Pain management billing and coding guidelines change every year. CPT codes are added, revised, and retired. ICD 10 CM updates twice annually. Medicare issues new or revised Local Coverage Determinations. Commercial payers update their medical necessity criteria and authorization requirements. And the AMA’s coding guidance which governs how procedures are described, differentiated, and reported continues to evolve.

For interventional pain practices, staying current with these guidelines isn’t optional. Billing to outdated guidelines produces denied claims, underpaid procedures, and compliance exposure that compounds over time. A practice billing pain management procedures the same way it did in 2023 is almost certainly operating outside current coding requirements in at least one procedure category.

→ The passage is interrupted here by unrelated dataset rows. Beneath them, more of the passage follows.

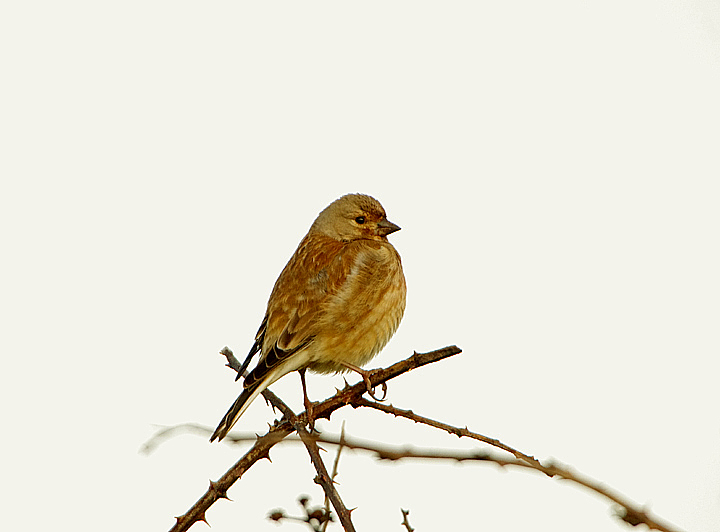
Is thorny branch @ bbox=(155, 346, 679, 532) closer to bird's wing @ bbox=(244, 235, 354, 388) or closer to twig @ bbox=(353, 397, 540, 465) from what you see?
twig @ bbox=(353, 397, 540, 465)

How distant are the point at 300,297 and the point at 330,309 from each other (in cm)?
22

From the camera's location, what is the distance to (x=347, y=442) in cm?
173

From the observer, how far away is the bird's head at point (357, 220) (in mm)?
6203

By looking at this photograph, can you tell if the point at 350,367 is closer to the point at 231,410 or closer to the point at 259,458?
the point at 231,410

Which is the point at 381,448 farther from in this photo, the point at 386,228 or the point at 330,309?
the point at 386,228

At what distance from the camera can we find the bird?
203 inches

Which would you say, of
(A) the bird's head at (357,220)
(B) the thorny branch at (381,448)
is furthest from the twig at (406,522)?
(A) the bird's head at (357,220)

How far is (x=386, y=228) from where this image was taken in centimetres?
629

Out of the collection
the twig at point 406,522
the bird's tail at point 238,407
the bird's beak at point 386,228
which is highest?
the bird's beak at point 386,228

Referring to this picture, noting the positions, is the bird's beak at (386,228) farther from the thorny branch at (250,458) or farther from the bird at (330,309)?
the thorny branch at (250,458)

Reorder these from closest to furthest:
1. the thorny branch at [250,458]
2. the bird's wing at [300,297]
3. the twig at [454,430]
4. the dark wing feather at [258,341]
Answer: the twig at [454,430] → the thorny branch at [250,458] → the bird's wing at [300,297] → the dark wing feather at [258,341]

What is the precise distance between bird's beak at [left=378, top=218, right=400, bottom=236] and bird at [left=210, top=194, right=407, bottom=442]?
29 cm

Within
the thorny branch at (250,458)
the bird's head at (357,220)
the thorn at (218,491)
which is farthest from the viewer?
the bird's head at (357,220)

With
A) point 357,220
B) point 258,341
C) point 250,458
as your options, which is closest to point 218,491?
point 250,458
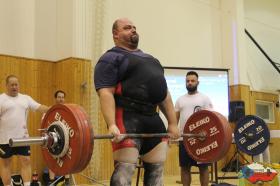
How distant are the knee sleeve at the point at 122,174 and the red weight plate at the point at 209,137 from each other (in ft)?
2.77

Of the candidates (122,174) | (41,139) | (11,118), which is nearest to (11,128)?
(11,118)

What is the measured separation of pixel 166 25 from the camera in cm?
779


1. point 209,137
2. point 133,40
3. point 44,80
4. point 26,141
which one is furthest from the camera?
point 44,80

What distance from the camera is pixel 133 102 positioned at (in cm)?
237

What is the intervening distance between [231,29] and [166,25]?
151cm

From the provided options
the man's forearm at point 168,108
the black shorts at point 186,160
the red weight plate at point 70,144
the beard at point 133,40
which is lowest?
the black shorts at point 186,160

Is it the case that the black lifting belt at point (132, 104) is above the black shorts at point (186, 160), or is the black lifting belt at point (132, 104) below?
above

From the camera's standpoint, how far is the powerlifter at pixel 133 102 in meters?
2.30

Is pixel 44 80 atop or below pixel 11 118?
atop

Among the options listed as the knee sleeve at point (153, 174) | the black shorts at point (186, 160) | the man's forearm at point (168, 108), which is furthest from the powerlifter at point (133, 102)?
the black shorts at point (186, 160)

This post covers the pain management billing and coding guidelines that matter most for 2026 what changed, what stayed the same, and how to apply the current guidelines correctly to the procedures your practice performs most.

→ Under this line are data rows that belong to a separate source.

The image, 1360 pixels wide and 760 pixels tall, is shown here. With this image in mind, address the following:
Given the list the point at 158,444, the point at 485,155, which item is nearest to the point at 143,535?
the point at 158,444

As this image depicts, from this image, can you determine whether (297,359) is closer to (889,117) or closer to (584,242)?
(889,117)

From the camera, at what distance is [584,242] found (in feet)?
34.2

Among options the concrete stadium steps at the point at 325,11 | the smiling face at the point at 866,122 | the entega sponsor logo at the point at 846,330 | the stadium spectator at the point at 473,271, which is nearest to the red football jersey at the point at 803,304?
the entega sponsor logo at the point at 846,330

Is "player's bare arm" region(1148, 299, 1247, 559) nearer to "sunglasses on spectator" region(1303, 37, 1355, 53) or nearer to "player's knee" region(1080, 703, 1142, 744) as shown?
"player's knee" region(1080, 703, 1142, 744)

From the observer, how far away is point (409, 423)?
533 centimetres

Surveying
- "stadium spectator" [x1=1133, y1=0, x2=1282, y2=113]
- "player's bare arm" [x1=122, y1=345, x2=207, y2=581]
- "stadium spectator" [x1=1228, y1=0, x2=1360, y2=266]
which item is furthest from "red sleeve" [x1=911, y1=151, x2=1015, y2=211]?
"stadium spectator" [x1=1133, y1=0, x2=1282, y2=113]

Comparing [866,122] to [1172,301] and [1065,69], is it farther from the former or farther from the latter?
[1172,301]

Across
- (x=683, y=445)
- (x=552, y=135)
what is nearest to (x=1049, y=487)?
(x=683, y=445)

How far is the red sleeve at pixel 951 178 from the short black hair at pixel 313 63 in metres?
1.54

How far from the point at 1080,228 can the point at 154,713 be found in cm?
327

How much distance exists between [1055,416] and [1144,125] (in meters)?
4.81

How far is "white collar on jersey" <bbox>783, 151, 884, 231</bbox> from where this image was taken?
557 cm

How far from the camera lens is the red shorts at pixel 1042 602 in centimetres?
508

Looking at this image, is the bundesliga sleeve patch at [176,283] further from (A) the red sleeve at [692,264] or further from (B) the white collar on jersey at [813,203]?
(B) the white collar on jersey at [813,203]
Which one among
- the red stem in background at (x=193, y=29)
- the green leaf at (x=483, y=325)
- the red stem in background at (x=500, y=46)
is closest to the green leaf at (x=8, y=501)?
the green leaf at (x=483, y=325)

2026 CPT and HCPCS Updates Affecting Pain Management

New HCPCS Code C1607 – Implantable Integrated Neurostimulator Device

The most significant 2026 update for pain management practices performing spinal cord stimulator implants is the introduction of HCPCS Level II code C1607, which identifies implantable integrated neurostimulator devices.

C1607 replaces prior generic device coding for SCS permanent implants. Any practice billing SCS implants must update its device master file to include C1607 as of January 1, 2026. Claims for SCS permanent implants submitted with outdated or generic device codes after this date will be rejected by payers with updated editing logic.

What “integrated neurostimulator” means for coding purposes: An integrated neurostimulator combines the pulse generator and electrode array functions in a single implantable unit newer-generation SCS devices that have replaced older multi-component systems. If your practice implants devices that would previously have been coded with separate generator and electrode device codes, verify with your device representative whether the specific device qualifies for C1607.

New Short-Duration Remote Monitoring Codes (99445, 99470, 98984–98986)

The 2026 CPT update introduced new short-duration remote monitoring codes covering brief post-procedure monitoring episodes and 10-minute management sessions:

CPT 99445 – Remote physiologic monitoring, short-duration episode, 2–14 days CPT 99470 – Remote physiologic monitoring management, 10-minute service CPT 98984 – Synchronous telemedicine services, established patient, 10-20 minutes CPT 98985 – Synchronous telemedicine services, established patient, 21–30 minutes CPT 98986 – Synchronous telemedicine services, established patient, 31 minutes or more

For pain management practices with post-procedure monitoring programs – particularly practices following SCS trial patients, post-RFA patients, or patients on intrathecal pump therapy – these codes create billing opportunities for monitoring and management activity that was previously not captured.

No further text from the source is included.